Há cerca de 40.000 anos, o salar era parte de um enorme lago pré-histórico que, a 3.650 metros de altitude, pouco a pouco secou, deixando espaço para essa paisagem habitada por elegantes flamingos cor-de-rosa e gigantescos cactos com até 12 metros de altura. Estima-se que contenha 10 bilhões de toneladas de sal, das quais menos de 25.000 são extraídas anualmente. Além do lítio, estão presentes quantidades relevantes de potássio, boro e magnésio.
A cooperada de mineradores Comibol está encarregada do projeto-piloto das piscinas de vaporização para extração dos minérios. Quem dirige os trabalhos é o engenheiro Marcelo Castro, atarracado, decidido e incorruptível, com seu inseparável capacete amarelo e óculos escuros, sob um sol inclemente de raios brancos. No local, apenas uma bandeira boliviana, um campo de futebol para os operários, um par de piscinas e 100 trabalhadores empenhados no projeto.
Sem luz elétrica
Diz o engenheiro Castro que o lítio é “a luz da Bolívia”, mas muito do que ele sabe e imagina está apenas no papel e demora a materializar-se. Esta região entre Potosi e Oruro é a mais pobre e isolada da Bolívia. A luz elétrica está bem longe de chegar, assim como os serviços de primeira necessidade. Muitas aldeias que se encontram nos caminhos do salar, como Rio Grande, onde está instalado o projeto-piloto, cresceram em torno do “bem-estar” propiciado pela antiga estrada de ferro Bolívia-Chile, mas hoje estão praticamente desabitadas.
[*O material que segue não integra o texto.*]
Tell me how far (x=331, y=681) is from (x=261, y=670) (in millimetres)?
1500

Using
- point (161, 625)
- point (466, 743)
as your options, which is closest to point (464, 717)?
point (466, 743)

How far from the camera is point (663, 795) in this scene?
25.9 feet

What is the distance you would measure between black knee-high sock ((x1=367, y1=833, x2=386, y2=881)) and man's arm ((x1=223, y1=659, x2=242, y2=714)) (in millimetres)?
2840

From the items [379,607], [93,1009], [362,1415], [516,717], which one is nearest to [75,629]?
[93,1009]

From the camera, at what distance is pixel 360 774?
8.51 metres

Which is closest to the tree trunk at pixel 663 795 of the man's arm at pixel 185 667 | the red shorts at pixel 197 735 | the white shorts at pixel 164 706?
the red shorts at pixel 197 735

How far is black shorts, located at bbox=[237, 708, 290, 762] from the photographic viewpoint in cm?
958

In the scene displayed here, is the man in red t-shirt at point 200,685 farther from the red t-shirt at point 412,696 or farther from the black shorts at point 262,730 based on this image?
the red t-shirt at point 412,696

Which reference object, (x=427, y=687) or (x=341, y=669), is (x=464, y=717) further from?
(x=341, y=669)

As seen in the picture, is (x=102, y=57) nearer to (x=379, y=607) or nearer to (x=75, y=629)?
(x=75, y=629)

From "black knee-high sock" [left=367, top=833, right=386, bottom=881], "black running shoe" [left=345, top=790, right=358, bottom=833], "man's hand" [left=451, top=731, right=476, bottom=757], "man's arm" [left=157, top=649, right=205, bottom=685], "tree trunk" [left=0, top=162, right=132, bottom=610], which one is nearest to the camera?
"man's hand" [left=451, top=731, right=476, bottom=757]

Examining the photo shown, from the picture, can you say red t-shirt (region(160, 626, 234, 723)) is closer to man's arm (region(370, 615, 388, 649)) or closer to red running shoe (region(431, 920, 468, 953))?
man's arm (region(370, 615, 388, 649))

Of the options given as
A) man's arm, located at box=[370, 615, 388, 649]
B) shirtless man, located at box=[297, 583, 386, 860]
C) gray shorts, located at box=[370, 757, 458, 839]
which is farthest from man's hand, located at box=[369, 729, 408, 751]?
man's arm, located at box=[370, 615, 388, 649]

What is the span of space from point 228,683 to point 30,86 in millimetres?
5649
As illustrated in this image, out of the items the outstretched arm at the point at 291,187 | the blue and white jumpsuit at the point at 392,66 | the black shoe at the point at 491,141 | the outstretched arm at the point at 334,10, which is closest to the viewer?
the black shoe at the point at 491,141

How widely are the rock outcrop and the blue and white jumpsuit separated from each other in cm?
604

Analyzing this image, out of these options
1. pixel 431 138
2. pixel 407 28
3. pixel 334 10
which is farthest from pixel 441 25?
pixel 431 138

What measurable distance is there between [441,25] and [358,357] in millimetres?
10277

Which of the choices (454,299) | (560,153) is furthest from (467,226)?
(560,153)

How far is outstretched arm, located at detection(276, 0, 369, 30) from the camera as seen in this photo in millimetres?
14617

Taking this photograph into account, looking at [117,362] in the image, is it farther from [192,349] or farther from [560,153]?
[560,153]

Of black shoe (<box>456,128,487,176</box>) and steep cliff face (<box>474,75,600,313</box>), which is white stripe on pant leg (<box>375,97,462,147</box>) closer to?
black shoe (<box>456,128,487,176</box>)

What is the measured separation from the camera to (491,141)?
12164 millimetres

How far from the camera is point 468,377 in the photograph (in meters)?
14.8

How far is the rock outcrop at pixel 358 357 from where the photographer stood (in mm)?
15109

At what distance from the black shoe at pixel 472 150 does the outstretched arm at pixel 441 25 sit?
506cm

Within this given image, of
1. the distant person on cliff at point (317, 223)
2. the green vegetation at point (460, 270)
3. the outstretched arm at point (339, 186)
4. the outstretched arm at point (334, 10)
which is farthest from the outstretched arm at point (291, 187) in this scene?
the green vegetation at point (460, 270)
Situação semelhante ocorre no Chaco boliviano, onde pequenas comunidades guaranis viveram dos descartes econômicos da extração do gás durante decênios, sem jamais ver um projeto inclusivo de desenvolvimento.
“Mesmo agora que o gás não está mais nas mãos das multinacionais, mas é gerido pelo Estado”, diz Maria Sosa, líder de uma comunidade guarani, “temos a tubulação do gás passando diante de nossas casas e continuamos a cozinhar com lenha porque não existe um projeto para a distribuição doméstica”.
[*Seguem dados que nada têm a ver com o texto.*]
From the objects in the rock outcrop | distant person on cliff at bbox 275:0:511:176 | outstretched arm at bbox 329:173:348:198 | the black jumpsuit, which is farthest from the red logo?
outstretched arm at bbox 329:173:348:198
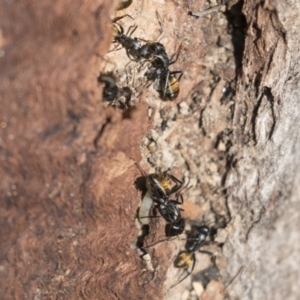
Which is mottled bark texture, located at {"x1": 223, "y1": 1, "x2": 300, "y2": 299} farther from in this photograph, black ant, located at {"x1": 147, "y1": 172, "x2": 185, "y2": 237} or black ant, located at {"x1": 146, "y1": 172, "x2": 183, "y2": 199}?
black ant, located at {"x1": 146, "y1": 172, "x2": 183, "y2": 199}

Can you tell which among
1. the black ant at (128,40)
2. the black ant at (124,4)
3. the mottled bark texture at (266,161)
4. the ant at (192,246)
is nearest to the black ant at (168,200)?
the ant at (192,246)

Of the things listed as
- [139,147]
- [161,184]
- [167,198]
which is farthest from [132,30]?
[167,198]

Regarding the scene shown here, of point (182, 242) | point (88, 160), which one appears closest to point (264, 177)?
point (182, 242)

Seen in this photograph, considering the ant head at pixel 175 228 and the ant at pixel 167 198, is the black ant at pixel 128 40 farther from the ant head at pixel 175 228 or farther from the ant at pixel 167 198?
the ant head at pixel 175 228

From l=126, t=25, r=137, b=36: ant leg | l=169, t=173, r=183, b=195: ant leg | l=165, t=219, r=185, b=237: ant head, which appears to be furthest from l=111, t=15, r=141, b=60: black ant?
l=165, t=219, r=185, b=237: ant head

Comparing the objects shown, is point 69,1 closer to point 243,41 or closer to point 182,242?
point 243,41

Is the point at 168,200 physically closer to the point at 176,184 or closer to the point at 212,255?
the point at 176,184
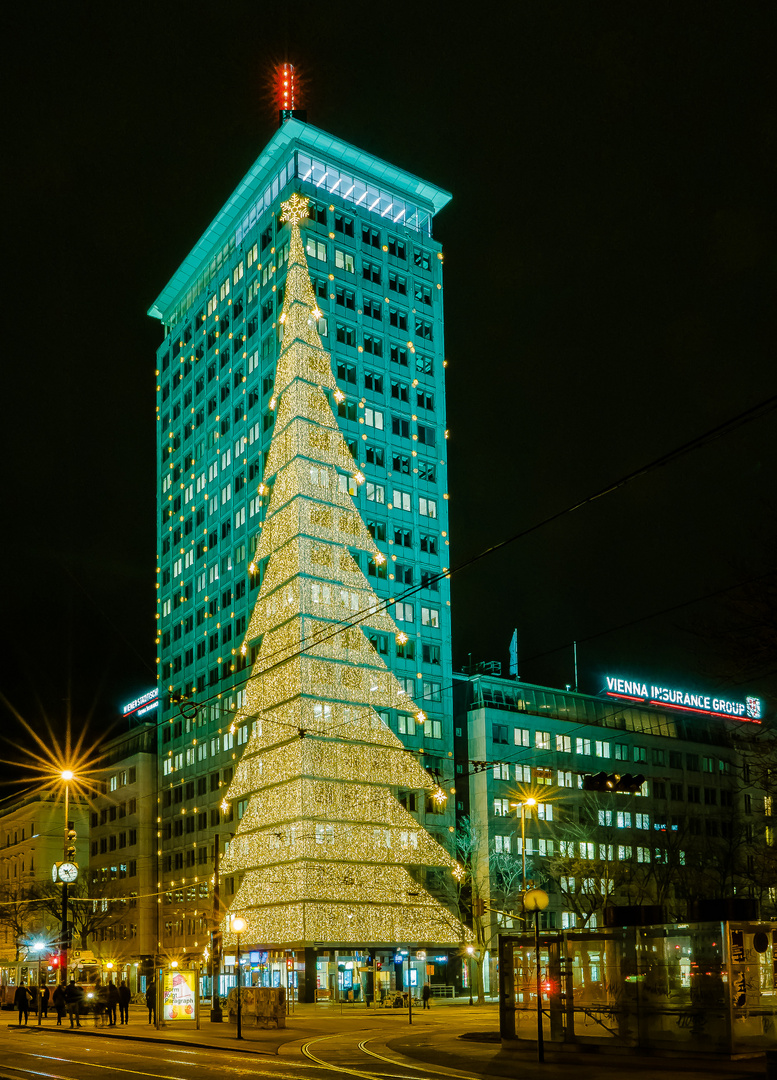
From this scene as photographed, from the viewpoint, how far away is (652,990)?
80.6ft

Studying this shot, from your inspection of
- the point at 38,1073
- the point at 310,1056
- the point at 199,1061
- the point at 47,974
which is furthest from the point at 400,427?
the point at 38,1073

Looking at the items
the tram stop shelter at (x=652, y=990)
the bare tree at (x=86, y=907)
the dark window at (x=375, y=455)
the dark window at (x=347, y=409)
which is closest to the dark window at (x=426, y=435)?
the dark window at (x=375, y=455)

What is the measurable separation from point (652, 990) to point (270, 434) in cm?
6541

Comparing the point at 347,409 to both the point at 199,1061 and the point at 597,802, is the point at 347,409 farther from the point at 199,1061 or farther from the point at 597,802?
the point at 199,1061

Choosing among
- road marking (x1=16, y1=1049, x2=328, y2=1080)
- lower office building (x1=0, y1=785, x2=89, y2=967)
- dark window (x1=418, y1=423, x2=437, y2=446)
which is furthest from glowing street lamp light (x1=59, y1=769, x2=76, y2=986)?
lower office building (x1=0, y1=785, x2=89, y2=967)

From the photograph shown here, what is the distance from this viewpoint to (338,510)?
79.4 metres

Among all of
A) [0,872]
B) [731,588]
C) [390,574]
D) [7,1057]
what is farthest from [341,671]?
[0,872]

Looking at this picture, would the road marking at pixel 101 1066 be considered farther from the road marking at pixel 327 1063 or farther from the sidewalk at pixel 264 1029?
the sidewalk at pixel 264 1029

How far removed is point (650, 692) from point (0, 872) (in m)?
72.7

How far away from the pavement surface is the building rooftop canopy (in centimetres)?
6877

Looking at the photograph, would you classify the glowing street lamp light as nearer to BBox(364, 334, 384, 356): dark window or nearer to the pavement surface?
the pavement surface

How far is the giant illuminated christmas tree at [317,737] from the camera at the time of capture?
71312 millimetres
Os habitantes desta parte do salar se perguntam que efeito terá a indústria do lítio em suas vidas. As poucas pessoas que ainda vivem ali aparecem na porta de suas casas intrigadas pelas presenças de estrangeiros. Para eles, a palavra “lítio” soa distante e estranha. O señor Mario Quispe diz que a ouviu com frequência nos últimos meses, mas não sabe dizer exatamente do que se trata, para que serve e se é comestível.
A señora Rosa Gutierrez, da aldeia de Rio Grande onde se localiza a instalação, sabe apenas que, há algum tempo, “ergueu-se uma grande poeira em torno dessa coisa do lítio e se criou um vaivém de gente com capacete amarelo e botas de borracha, que chegam de jipes e de helicópteros, e muitas vezes falam línguas que não conheço”.
Compreendem que é alguma coisa que não se vê, mas que é importante para o país ou, pelo menos, foi o que lhes explicaram. Esperam apenas que traga coisas boas também para sua pequena comunidade, tornando a vida um pouco menos dura. Esperam que, pelo menos, seja uma porta aberta para o futuro de suas crianças, que vão à escola só em alguns poucos dias do mês, quando chega o professor que vem de longe e que, ainda pequenas, sofrem de catarata por causa do vento, do sol e do sal. Esperam que, se não chegarem a guiar os carros elétricos movidos a lítio, que pelo menos o precioso “alimento” que hoje consomem lhes forneça alimentos de verdade.